Die rekrutierstarken Ideologien dieser Übergriffe - die Optimierung, die Vorsorge, die Fürsorge, die Transparenz, das Echte – haben vordergründig die Vernunft auf ihrer Seite, gar das Menschenfreundliche. Aber ihre Konsequenzen sind alles andere als menschenfreundlich: Entmündigung, Konformitätsdruck, Erniedrigungsbürokratie. Umzingelt von fürsorgenden, hilfreichen und wohlmeinenden Institutionen geben die Menschen so freiwillig und arglos ihre Freiheit auf und tauschen sie gegen Zielvorgaben, Frauenquote, Gesundheitsförderung und anonyme Mitarbeiterbefragungen. Das Grundgesetz sagt: Die Würde des Menschen ist unantastbar. Das ist falsch. Im Unternehmen wird sie täglich angetastet.
Dies muss gezeigt werden vorrangig für den institutionellen Rahmen, innerhalb dessen sich Chef und Mitarbeiter bewegen, die Strukturen, die Führungsinstrumente, die Kommunikationen. Welches Menschenbild setzt dieser Rahmen voraus? Welche Form des Miteinander-Umgehens macht er unwahrscheinlich? Welche Grenze setzt und überschreitet er? Setzt man den Menschen als Freiheitswesen voraus, dann treten viele Institutionen dem Menschen zu nahe, sind zum Teil hochinvasiv.
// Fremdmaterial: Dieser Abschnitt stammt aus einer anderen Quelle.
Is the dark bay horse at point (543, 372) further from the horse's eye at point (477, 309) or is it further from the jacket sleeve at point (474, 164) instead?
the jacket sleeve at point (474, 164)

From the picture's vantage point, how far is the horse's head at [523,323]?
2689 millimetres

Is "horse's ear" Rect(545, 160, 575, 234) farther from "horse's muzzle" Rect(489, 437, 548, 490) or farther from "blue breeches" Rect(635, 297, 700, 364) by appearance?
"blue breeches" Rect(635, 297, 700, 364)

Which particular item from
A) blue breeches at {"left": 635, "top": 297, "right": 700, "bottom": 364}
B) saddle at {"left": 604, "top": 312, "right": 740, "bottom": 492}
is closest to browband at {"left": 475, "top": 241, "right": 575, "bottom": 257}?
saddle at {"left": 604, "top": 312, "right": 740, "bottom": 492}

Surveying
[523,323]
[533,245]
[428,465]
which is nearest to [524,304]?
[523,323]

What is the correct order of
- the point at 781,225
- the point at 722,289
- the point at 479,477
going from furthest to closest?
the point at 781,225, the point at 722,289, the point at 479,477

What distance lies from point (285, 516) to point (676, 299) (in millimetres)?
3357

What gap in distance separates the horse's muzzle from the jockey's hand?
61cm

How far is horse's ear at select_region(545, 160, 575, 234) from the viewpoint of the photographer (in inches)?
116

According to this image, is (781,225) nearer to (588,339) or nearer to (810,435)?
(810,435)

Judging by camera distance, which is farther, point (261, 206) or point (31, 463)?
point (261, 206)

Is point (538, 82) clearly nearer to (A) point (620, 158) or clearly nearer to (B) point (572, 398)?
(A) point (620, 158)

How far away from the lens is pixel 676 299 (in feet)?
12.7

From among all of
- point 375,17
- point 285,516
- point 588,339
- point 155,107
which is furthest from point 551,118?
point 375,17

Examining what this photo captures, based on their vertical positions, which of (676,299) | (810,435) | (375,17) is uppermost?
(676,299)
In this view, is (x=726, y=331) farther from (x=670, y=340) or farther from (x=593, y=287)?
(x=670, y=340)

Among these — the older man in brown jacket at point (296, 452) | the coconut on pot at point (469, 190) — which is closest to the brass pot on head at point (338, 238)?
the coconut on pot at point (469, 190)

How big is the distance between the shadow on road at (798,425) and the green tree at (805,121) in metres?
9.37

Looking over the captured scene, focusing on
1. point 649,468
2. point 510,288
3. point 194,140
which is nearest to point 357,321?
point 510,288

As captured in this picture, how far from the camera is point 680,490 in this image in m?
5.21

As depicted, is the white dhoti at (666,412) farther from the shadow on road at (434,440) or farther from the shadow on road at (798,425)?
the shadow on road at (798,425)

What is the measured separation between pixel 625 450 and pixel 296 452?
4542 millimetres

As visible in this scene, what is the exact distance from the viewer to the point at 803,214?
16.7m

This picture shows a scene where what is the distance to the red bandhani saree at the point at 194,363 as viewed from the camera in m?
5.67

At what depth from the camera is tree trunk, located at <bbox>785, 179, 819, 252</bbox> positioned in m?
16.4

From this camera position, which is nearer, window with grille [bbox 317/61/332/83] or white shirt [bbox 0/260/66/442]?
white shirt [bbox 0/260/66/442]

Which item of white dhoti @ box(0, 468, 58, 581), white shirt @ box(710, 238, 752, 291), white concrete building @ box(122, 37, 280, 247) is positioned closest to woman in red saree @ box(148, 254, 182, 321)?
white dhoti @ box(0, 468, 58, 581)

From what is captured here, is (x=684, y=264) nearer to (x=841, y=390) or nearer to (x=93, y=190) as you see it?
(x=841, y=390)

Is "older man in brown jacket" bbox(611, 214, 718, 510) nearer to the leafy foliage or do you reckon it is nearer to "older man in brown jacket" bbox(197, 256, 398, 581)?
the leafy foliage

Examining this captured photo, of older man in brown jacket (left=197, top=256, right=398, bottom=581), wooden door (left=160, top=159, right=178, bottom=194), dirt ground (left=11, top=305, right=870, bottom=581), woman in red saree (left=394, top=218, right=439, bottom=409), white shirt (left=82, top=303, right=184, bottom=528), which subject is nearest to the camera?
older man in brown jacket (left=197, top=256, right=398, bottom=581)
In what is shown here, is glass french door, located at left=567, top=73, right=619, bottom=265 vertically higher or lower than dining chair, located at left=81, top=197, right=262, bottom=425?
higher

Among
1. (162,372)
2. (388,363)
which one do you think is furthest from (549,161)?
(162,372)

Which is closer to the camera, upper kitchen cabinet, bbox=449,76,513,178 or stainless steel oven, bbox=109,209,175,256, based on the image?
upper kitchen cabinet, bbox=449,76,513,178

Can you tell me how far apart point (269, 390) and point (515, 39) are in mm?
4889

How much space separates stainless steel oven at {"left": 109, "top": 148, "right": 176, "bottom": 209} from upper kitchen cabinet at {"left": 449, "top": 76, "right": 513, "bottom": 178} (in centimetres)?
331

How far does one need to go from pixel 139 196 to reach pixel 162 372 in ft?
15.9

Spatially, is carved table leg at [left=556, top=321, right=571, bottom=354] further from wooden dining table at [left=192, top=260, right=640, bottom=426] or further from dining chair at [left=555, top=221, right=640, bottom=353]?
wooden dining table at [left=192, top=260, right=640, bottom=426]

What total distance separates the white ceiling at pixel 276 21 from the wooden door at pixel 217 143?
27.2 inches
Dagegen setze ich den Anstand durch Abstand. Aus dem Gebot des Anstands leite ich fünf Prinzipien als Handlungsempfehlungen ab. Diese Prinzipien sind aus guten Gründen negativ formuliert. Wir müssen uns dringend von einer Logik lösen, die die Unternehmen zusehends verkrustet: Im Management kommt immer etwas hinzu. Selten sagt jemand: „Das machen wir nicht mehr.“ Oder: „Das fangen wir erst gar nicht an.“ Eine negative Unternehmensethik hingegen zeigt, was zu lassen ist. In Zeiten disruptiver Veränderungen reicht das Reparieren und Verbessern nicht mehr. Wir müssen uns ersatzlos trennen: von etlichen Werten und Institutionen, die angeblich bewährt sind, die aber mit dem Menschen als Freiheitswesen nicht vereinbar sind.